Iran's tumbling rial to squeeze MTN's profit
JOHANNESBURG Oct 16 (Reuters) - A plunge in Iran's currency could slice 5 percent or more off MTN Group's full-year earnings, the latest setback for the South African mobile operator over its money-spinning business in the Middle Eastern country.
MTN, Africa's largest wireless operator, made a big - and so far profitable - bet on Iran in 2005, taking a 49 percent stake in Irancell which now contributes about 9 percent to its earnings.
However, the tumbling rial, along with an ongoing $4.2 billion lawsuit over MTN's Iran licence, highlight the political risks of doing business with a country increasingly under pressure from Western sanctions over its nuclear programme.
Sanctions have slashed Iran's oil export earnings and triggered a rush by its citizens to exchange their savings for foreign currency, dragging the rial down. While the official rate is 12,600 rials per U.S. dollar, the price on the open market hit a record 37,500 rials earlier this month.
"As I understand it, the authorities are trying to stabilise the rial at around 25,000 to the dollar. Let us assume it went to the 25,000 point as a first step. That would cut MTN's Iranian earnings stream roughly in half," said Richard Barker, a Credit Suisse analyst in Johannesburg. "That is going to knock roughly 5 percent off their earnings."
MTN finance director Nazir Patel said in August the rial's slide could have a big impact on second-half earnings, expected in March.
Spokesman Paul Norman said on Tuesday the company was not in a position to comment further.
MTN has been unable to move money out of Iran for months due to the widening U.S. sanctions, and has said it was in talks with the Unites States about repatriating funds.
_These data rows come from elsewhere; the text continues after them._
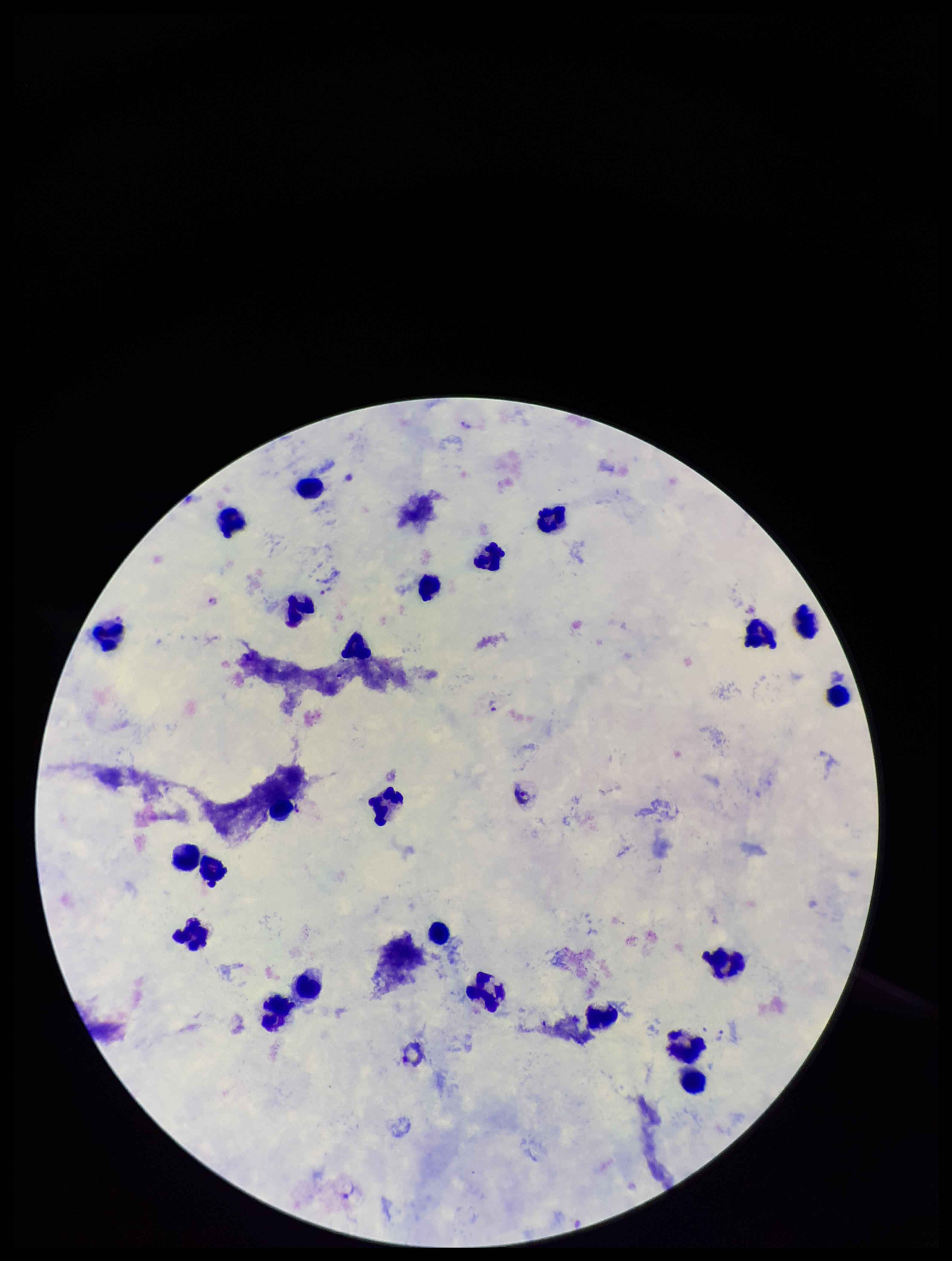

Summary:
  - Plasmodium parasites: detected
  - Patient malaria status: positive
  - Preparation: thick smear
  - Leukocyte count: 25
  - Species reported for this patient: Plasmodium vivax
  - Image size: 952×1261 pixels
  - Field of view: single
  - Stain: Giemsa
  - Capture: smartphone photograph through the microscope eyepiece
  - Parasite count: 3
Because the currency cannot be brought home, the impact of the rial's slide is likely to be an accounting writedown.
"Some people might view that as a matter of concern, but until you actually have to sell assets at that lower rate, it is not really impacting on the cash flow. So in the short term, I do not see it as a problem," said Thato Mashigo, an equity analyst with Cadiz Asset Management.
Irancell was MTN's third-biggest profit source in 2011, generating 4.7 billion rand ($545 million) in earnings before interest, tax, depreciation and amortisation (EBITDA).
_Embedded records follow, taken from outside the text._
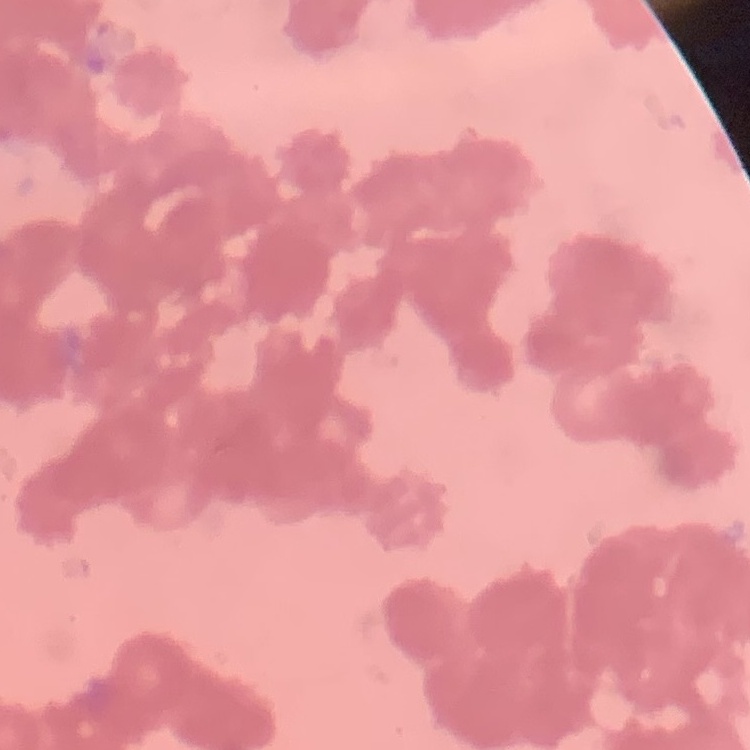
Summary:
  - Erythrocyte morphology: rouleaux formation
  - Preparation: thin blood film
  - Image type: square crop of a larger photomicrograph
  - Stain: Field's or Giemsa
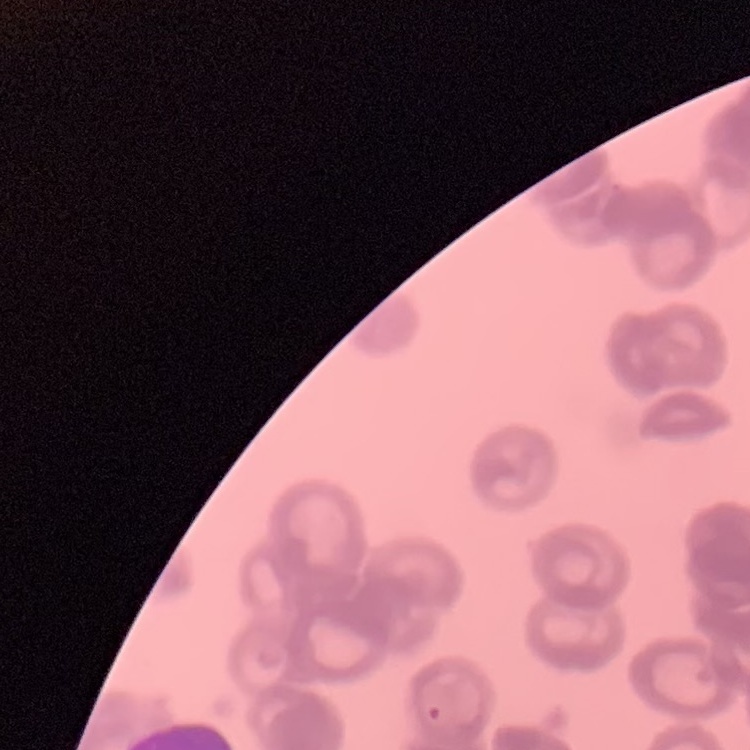
red_blood_cell_morphology: rouleaux formation
preparation: thin blood smear
image_type: one tile cut from a larger photomicrograph
stain: Field's or Giemsa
Revenue from Iran was also around 9 percent of the group total, or 11 billion rand. Those numbers were based on an average exchange rate of 10,614 rials to the dollar.
The company's hefty dividend is unlikely to suffer, however, as MTN generates enough cash from its other businesses to ride out its inability to bring home money from Iran.
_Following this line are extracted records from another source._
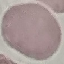
Summary:
  - Malaria status: uninfected
  - Image type: cell patch, automatically extracted from a larger field of view and resized to 64 × 64 pixels
  - Preparation: thin blood film
  - Capture: smartphone camera at the microscope eyepiece
  - Stain: Giemsa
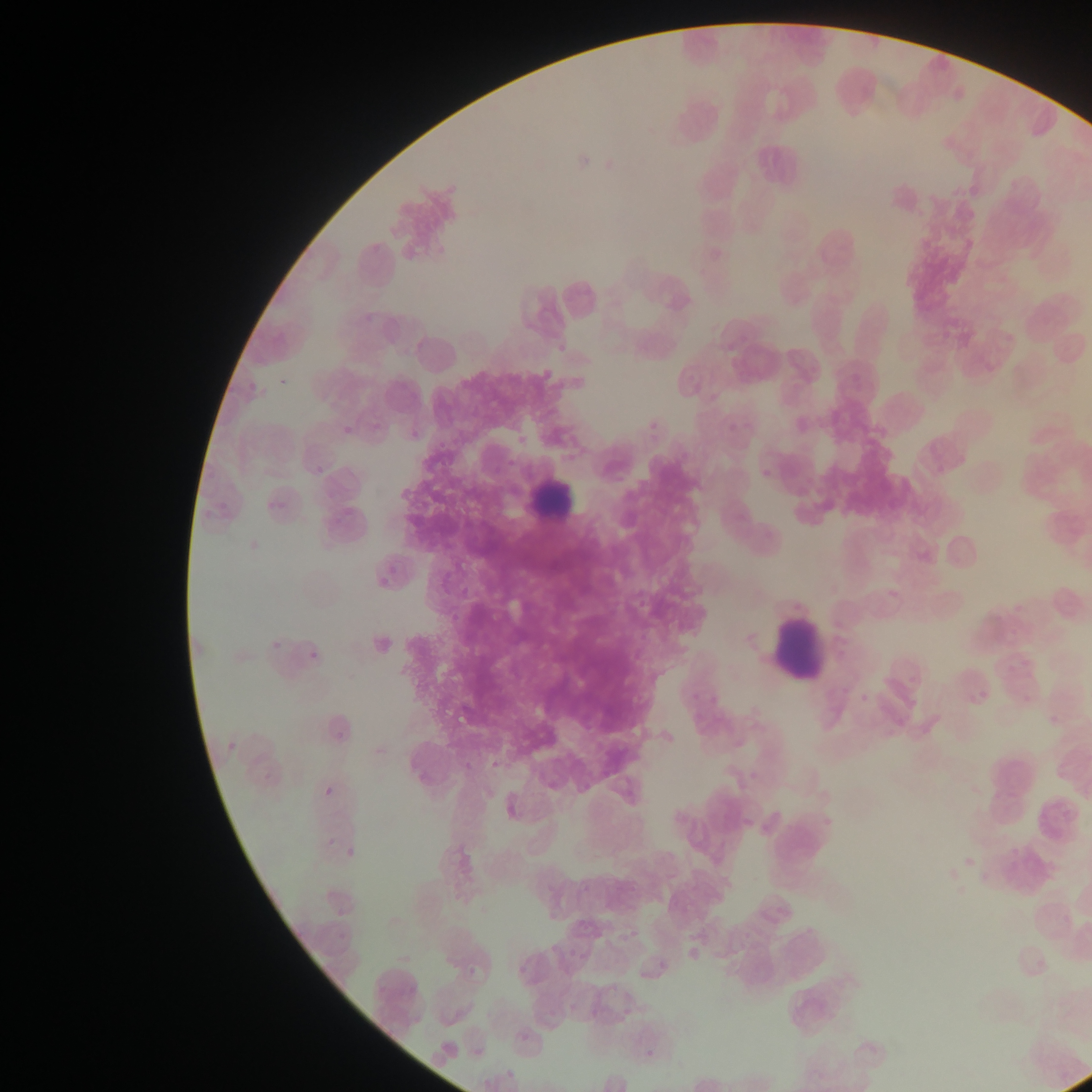 Approximate bounding boxes as [left, top, right, bottom] in pixels. Leukocyte locations: [663, 84, 730, 150], [526, 469, 594, 527], [762, 602, 832, 686]. Malaria parasite locations: [275, 368, 290, 387], [527, 368, 552, 388], [327, 409, 352, 434], [308, 450, 332, 474], [338, 501, 365, 522], [372, 571, 396, 584], [260, 630, 283, 656], [306, 635, 326, 665], [222, 744, 235, 757], [322, 784, 337, 801], [737, 804, 760, 830], [339, 838, 360, 859], [465, 959, 476, 978], [639, 1047, 663, 1061]. One field of view. Image is 1092×1092 pixels. Thin blood film. Mobile-phone photograph taken through the microscope. Collected in Ghana.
It is more likely to spend its cash in Iran on capital expenditure there, and pay dividends out of earnings from its other 20 operations in Africa and the Middle East, said Byron Lotter, a portfolio manager at Vestact Asset Management.
"We are still buying. We think the Iran situation is factored into the share price and operations elsewhere are looking good," he said, adding that Vestact has allocated 10 percent of its portfolio to MTN.
MTN has bigger operations in South Africa and Nigeria, but Iran has seen the fastest growth in subscribers and revenue.
The company's dividend yield of 4.75 percent is one of the highest on Johannesburg's benchmark Top-40 index.
MTN's troubles in Iran are not limited to the local currency. It is facing a $4.2 billion U.S. lawsuit filed by Turkish rival Turkcell for alleged bribery when acquiring the Irancell licence in 2005.
It has denied any wrongdoing and said the case lacks legal merit. An elite South African police unit is also investigating the allegations.
MTN shares fell earlier this month on concerns about the rial, although they have since recovered. Shares of the company are up about 10 percent this year, slightly underperforming a 14 percent rise in the Top-40 index.
With MTN's exposure to markets such as Iran and Syria, it is not for investors without a decent amount of risk appetite, said one analyst, who declined to be identified.